## Start Quoted passage

Franck cites C.S. Lewis’ book The Four Loves.

Lewis’s four forms of love are affection (the Greek storgē), friendship (philia), sexual or romantic love (eros), and charity or Christian love (agapē). Here we may stick to the first three—the “natural loves,” Lewis calls them—and observe that they are not so much variations of one thing as different species of love. Each has its own integrity, and is in an important way constitutive of human happiness. Some overlap among or progression through the various loves is possible, of course. Married couples, for instance, may begin as friends, become lovers, and finally find their relationship cemented in bonds of affection, that “humblest love” that as often as not involves a great deal of “taking for granted.”

But while such overlap is appropriate in some instances, in others it is inappropriate—indeed, it can be an outrage to mix loves or for one to intrude upon another.

Even if we pretend that Lewis’ book constitutes the basis for our laws, There is no reason why we should be certain overlap is not appropriate in the relationship between Epstein and his daughter, nor reason that it should be illegal.

Introduce the element of eros, however, and affection is not reinforced; it is destroyed, and replaced by something unnatural to the relationship in its proper sense.

There’s that “sex is destructive” idea again. Maybe these guys are doing it wrong.

He continues, bemoaning the Supreme Court’s actions in Lawrence v. Texas, rightly noting that the decision should invalidate laws against poly and consanguineous relationships in addition to protecting the right to same-sex relationships.

## End Quoted passage

| Challenge 1 |
Answer these questions about the passage on Lewis's loves:
(a) What Greek word is given for friendship?
(b) Which love is called the "humblest love"?
(c) Which Supreme Court decision is Franck said to bemoan?
| Challenge 2 |
Reproduce the passage on Lewis's loves word for word, from "But while such" up to and including "its proper sense.".

## Start Dataset extract

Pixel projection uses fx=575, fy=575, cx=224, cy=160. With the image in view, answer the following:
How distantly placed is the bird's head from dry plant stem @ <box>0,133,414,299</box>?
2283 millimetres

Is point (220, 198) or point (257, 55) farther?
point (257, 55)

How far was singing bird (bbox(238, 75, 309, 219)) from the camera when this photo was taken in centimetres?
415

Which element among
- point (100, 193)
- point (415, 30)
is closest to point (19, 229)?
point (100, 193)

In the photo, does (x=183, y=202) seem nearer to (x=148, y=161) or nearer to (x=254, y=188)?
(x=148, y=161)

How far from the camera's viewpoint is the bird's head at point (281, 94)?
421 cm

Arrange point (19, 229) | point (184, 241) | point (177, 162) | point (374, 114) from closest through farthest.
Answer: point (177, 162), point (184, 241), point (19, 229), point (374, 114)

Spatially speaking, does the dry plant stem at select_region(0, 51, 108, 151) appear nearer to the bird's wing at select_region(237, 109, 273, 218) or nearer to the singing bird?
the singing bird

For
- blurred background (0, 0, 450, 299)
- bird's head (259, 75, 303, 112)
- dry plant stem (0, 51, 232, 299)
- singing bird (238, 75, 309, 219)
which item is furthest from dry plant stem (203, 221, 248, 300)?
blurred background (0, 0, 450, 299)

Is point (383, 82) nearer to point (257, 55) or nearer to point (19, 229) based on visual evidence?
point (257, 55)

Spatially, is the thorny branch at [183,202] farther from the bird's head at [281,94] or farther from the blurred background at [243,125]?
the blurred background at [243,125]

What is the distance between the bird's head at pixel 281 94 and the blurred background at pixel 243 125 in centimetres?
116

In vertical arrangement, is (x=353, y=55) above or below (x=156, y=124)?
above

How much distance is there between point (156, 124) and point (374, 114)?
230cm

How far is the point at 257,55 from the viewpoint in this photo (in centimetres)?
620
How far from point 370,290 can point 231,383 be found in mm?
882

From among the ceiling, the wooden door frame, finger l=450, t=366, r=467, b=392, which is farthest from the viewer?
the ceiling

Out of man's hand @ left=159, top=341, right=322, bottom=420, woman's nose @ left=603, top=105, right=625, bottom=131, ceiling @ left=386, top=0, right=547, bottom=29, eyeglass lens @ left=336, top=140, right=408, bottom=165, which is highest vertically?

## End Dataset extract

| Final answer 1 |
(a) Philia.
(b) Affection.
(c) Lawrence v. Texas.

| Final answer 2 |
But while such overlap is appropriate in some instances, in others it is inappropriate—indeed, it can be an outrage to mix loves or for one to intrude upon another.

Even if we pretend that Lewis’ book constitutes the basis for our laws, There is no reason why we should be certain overlap is not appropriate in the relationship between Epstein and his daughter, nor reason that it should be illegal.

Introduce the element of eros, however, and affection is not reinforced; it is destroyed, and replaced by something unnatural to the relationship in its proper sense.